Di tengah penderitaan dan tekanan hidup yang kian mengancam, Kristus hadir mewartakan kerajaan Allah, mewartakan dan mewujudkan karya penyelamataanNya. Tidak hanya masa lalu dan masa sekarang akan tetapi justru berkat-berkatNya selalu baru setiap pagi tersedia untuk kehidupan kita di masa yang akan datang. Itu berarti kita harus yakin bahwa di tengah-tengah situasi hidup berbangsa dan bernegara di Indonesia tercinta ini, kasih yang dahulu telah dinyatakan Allah kepada bangsa Israel, kini dan ke depan pasti akan dinyatakan pula oleh Allah kepada kita. Dengan pengharapan dan jaminan keselamatan dalam Yesus Kristus, tidak ada yang perlu dikuatirkan lagi.
Tema kita, “Asa di Balik Ratapan” memberikan kita kekuatan dan harapan bahwa di balik berbagai persolan hidup, Kristus hadir bahkan setiap saat siap menolong orang-orang yang berseru kepadaNya. Melalui kuasa Roh Kudus, Ia menguatkan orang-orang yang bergumul, meratap, berduka ….

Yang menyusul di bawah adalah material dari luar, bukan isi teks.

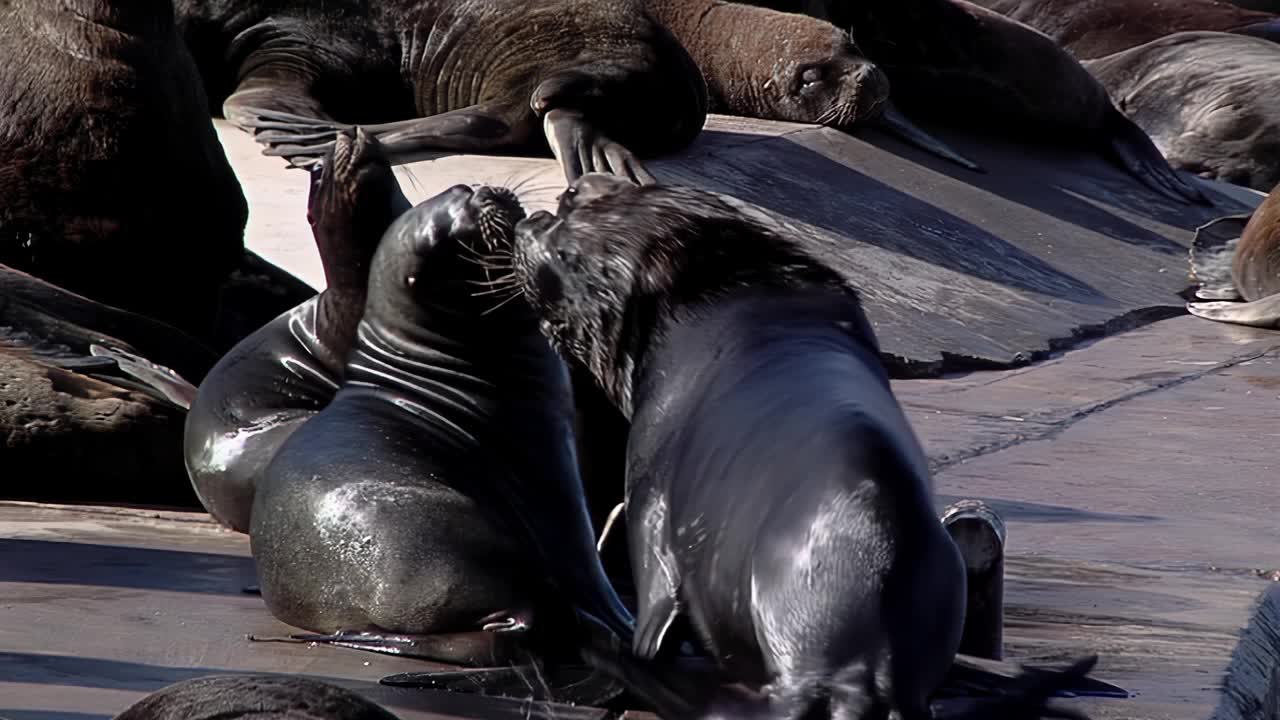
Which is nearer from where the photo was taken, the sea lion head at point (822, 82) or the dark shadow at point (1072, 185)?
the sea lion head at point (822, 82)

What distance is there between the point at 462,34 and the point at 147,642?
21.6 ft

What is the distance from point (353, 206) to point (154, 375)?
1.48m

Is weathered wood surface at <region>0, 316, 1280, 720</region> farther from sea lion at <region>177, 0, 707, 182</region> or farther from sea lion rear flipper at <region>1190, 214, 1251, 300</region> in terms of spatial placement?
sea lion rear flipper at <region>1190, 214, 1251, 300</region>

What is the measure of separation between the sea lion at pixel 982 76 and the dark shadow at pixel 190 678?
973 centimetres

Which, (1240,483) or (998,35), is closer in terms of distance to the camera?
(1240,483)

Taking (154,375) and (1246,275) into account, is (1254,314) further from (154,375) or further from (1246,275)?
(154,375)

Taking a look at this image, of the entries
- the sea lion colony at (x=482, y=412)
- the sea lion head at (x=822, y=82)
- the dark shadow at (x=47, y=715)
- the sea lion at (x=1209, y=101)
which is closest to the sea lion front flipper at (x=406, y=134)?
the sea lion colony at (x=482, y=412)

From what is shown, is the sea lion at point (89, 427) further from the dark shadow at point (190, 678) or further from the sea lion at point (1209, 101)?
the sea lion at point (1209, 101)

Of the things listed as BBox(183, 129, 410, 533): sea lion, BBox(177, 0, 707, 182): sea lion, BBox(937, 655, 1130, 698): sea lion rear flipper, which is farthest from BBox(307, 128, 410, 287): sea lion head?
BBox(177, 0, 707, 182): sea lion

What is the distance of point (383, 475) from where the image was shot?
3.63m

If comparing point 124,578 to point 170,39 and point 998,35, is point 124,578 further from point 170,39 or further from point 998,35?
point 998,35

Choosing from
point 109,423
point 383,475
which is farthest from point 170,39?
point 383,475

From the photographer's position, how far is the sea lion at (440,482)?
351cm

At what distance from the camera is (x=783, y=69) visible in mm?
11055
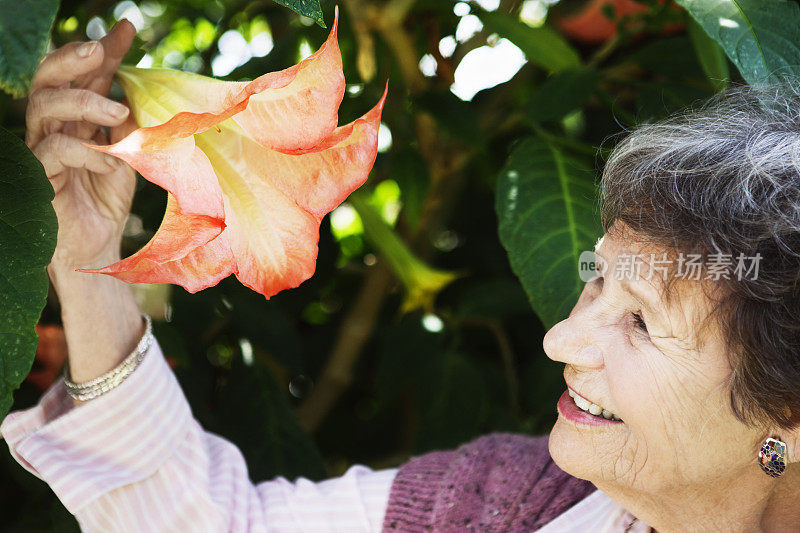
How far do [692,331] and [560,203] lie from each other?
298mm

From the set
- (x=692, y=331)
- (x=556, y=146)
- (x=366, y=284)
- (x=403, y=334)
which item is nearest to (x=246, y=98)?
(x=692, y=331)

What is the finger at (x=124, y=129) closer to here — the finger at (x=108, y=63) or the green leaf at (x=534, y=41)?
the finger at (x=108, y=63)

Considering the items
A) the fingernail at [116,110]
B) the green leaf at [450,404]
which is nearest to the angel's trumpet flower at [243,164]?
the fingernail at [116,110]

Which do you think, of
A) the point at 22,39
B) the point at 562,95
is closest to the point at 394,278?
the point at 562,95

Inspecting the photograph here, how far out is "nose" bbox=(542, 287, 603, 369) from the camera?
85 centimetres

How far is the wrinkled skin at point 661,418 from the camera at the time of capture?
0.81 metres

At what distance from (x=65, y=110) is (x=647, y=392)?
1.92 ft

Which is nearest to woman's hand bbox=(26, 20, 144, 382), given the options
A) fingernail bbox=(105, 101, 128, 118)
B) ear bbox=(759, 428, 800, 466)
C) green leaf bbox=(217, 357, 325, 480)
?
fingernail bbox=(105, 101, 128, 118)

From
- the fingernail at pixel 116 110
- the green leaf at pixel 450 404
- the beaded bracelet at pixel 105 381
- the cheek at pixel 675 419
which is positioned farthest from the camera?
the green leaf at pixel 450 404

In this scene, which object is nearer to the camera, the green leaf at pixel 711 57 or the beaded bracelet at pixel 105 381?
the beaded bracelet at pixel 105 381

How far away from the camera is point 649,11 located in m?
1.33

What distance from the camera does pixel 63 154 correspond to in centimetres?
76

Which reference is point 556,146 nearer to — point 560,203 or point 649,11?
point 560,203

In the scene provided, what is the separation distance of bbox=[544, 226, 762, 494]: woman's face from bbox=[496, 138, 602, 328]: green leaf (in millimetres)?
100
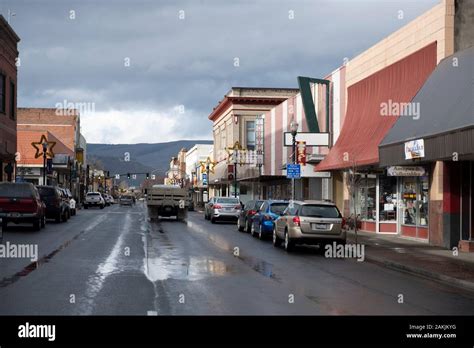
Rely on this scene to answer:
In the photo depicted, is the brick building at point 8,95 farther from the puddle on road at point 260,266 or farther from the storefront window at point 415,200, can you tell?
the puddle on road at point 260,266

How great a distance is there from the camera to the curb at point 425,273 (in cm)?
1378

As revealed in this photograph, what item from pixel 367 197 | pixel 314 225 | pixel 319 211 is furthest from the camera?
pixel 367 197

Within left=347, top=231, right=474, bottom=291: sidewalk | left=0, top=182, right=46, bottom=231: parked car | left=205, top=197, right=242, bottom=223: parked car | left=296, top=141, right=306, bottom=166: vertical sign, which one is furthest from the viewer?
left=205, top=197, right=242, bottom=223: parked car

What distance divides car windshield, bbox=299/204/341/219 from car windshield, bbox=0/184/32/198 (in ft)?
40.9

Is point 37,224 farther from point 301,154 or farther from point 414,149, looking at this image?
point 414,149

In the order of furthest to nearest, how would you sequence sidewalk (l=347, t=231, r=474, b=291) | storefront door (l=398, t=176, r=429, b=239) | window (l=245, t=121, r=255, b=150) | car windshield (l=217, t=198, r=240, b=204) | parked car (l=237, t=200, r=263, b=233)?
1. window (l=245, t=121, r=255, b=150)
2. car windshield (l=217, t=198, r=240, b=204)
3. parked car (l=237, t=200, r=263, b=233)
4. storefront door (l=398, t=176, r=429, b=239)
5. sidewalk (l=347, t=231, r=474, b=291)

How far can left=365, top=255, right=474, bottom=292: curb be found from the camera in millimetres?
13781

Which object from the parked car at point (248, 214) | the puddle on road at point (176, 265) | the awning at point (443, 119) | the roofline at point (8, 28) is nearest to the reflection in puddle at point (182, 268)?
the puddle on road at point (176, 265)

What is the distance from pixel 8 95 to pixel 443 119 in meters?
35.6

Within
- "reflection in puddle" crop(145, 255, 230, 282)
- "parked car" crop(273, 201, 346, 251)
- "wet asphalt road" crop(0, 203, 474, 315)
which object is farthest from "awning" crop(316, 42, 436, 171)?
"reflection in puddle" crop(145, 255, 230, 282)

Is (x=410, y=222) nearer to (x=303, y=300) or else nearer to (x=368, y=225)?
(x=368, y=225)

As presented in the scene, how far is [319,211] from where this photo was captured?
68.8ft

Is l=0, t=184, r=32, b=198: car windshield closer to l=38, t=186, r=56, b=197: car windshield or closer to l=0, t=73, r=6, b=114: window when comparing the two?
l=38, t=186, r=56, b=197: car windshield

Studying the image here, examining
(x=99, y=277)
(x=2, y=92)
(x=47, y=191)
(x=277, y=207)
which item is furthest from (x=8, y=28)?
(x=99, y=277)
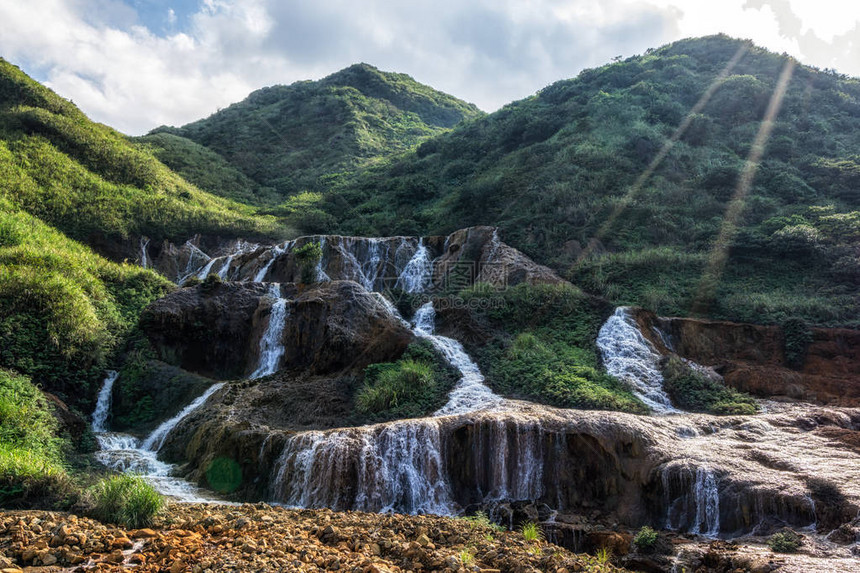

Kenyataan di tengah-tengah kehidupan berbangsa dan bernegara yang menyengsarakan, berbagai pengalam pahit mendukacitakan, tentu membutuhkan pertolongan. Harapan kita satu-satunya ahanya satu yaitu Kasih Allah. Kita percaya bahwa hanya dekat Dia saja kita tenag (Mz 62). Dalam semua itu kita harus bertobat, lalu datang dengan penuh kerendahan hati kepadaNya
          Jemaat Tuhan………..
Hanya degan iman yang sungguh kepada Kristus, kita akan dimampukan untuk melihat berbagai realitas hidup, baik suka maupun duka sebagai sesuatu yang tidak terjadi dengan sendirinya. Sebab seantero kehidupan kita adalah milikNya (bdk. Luk 21:17-19). Karena itu, setiap orang haruslah bertobat dan “diam menanti pertolonganNya”. AMIN

"Disusun dalam rangka pemeriksaan ajaran dan perihidup proponen Yuliaty Mangape di Gereja Toraja Jemaat Bawakaraeng-Klasis Makassar, Sabtu, 31 Juli 2004. (Dalam banyak keterbatasan).